__Action item 1__: According to the invention summary, where is the first heat exchanger located?
__Action item 2__: Repeat the part of the invention summary that starts at the words "SUMMARY OF THE" and stops after "in a vehicle.".

__Passage__:
..............................
SUMMARY OF THE INVENTION

The object of the present invention is to maintain a desired operating temperature of an exhaust treating component in an exhaust line in operating situations where a hydraulic retarder is activated in a vehicle.

This object is achieved with the arrangement of the kind mentioned in the introduction which is characterised by the features indicated in the characterising part of claim 1. A liquid medium led through a hydraulic retarder undergoes powerful warming when the retarder brakes the vehicle's powertrain. The liquid medium is with advantage an oil which has the characteristic that it can be warmed to a high temperature without affecting its characteristics. The warm liquid medium leaving the retarder needs in all circumstances to be cooled before it can be used again in the retarder. When the retarder is activated, the vehicle is engine-braked and cold air is pumped through the exhaust line, with consequent risk of exhaust treating components in the exhaust line being cooled to a temperature at which they cannot clean the exhaust gases in a desirable way. The exhaust treating components therefore need to be warmed while at the same time the liquid medium in the retarder' s brake system needs to be cooled. According to the invention the brake system comprises a first line which leads the warm liquid medium from the activated retarder to a first heat exchanger situated in the exhaust line at a point upstream of the exhaust cleaning component. The air pumped through the exhaust line thus undergoes warming while at the same time the liquid medium undergoes cooling. The exhaust cleaning component can thus maintain a relatively high temperature throughout the period when the retarder is activated and the vehicle is engine -braked, and therefore begin to clean the exhaust gases in a substantially optimum way as soon as the retarder is inactivated and fuel is again injected into the engine.

In one embodiment of the present invention the exhaust line is divided into two parallel lines in a section situated between the engine and the exhaust treating component, and the first heat exchanger is situated in one of said parallel lines. The arrangement may comprise a first flow element adapted to distributing the gas flow in the exhaust line between the two parallel lines. This means that the whole exhaust flow from the engine can be led through the parallel line which has no heat exchanger when the retarder is not activated. The heat exchanger will thus not act upon the exhaust gases during operation of the engine. The whole or parts of the air flow can be led through the other parallel line which has the heat exchanger when the retarder is activated and the vehicle is engine-braked. Thus the air pumped through the exhaust line in operating situations where the retarder is activated can be warmed by the warm liquid medium from the retarder.

In one embodiment of the present invention the arrangement has in the brake system a second flow element adapted to leading a variable flow of the liquid medium to the heat exchanger. The heat transfer in a heat exchanger is related to the temperatures and flows of the heat transfer media. The air in the exhaust line may be warmed to a variable temperature by, for example, varying the flow of the liquid medium through the first heat exchanger.
..............................
__Recorded data__:
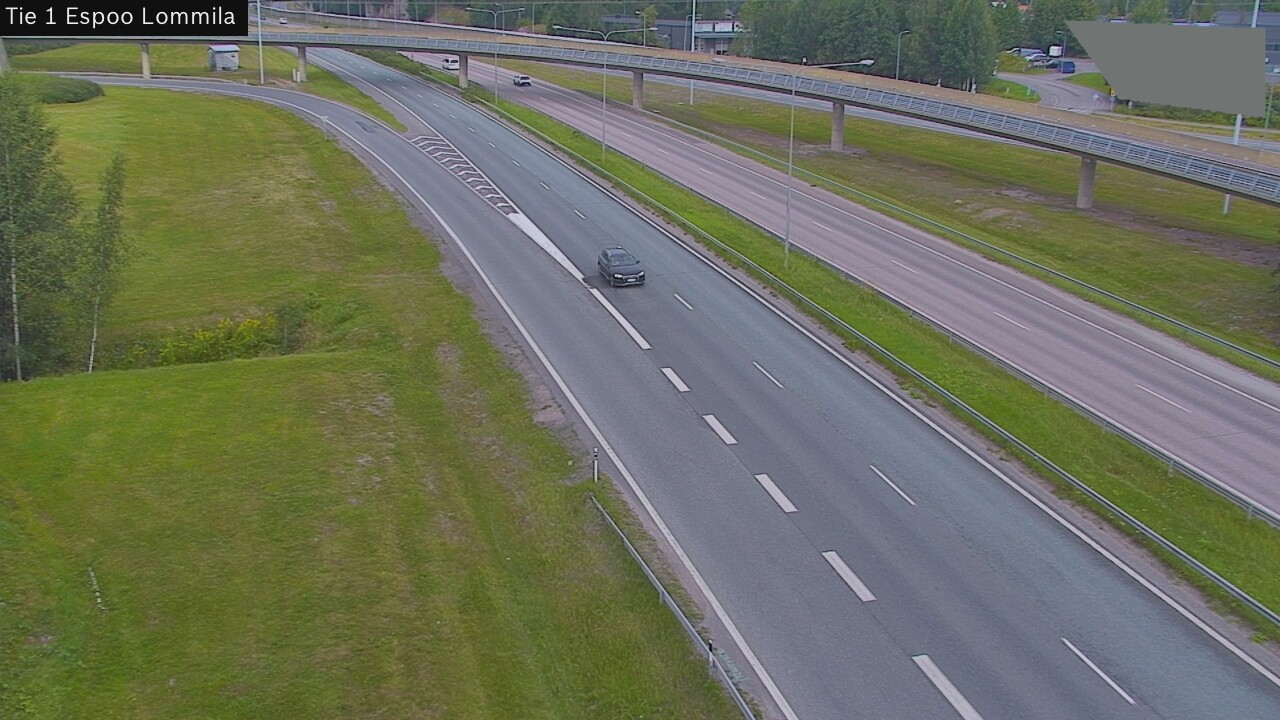 Weather Camera Image Väg 1 Esbo, Lommila, Espoo, Uusimaa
..............................
__Exercise result 1__: It is in the exhaust line, at a point upstream of the exhaust cleaning component.

__Exercise result 2__:
SUMMARY OF THE INVENTION

The object of the present invention is to maintain a desired operating temperature of an exhaust treating component in an exhaust line in operating situations where a hydraulic retarder is activated in a vehicle.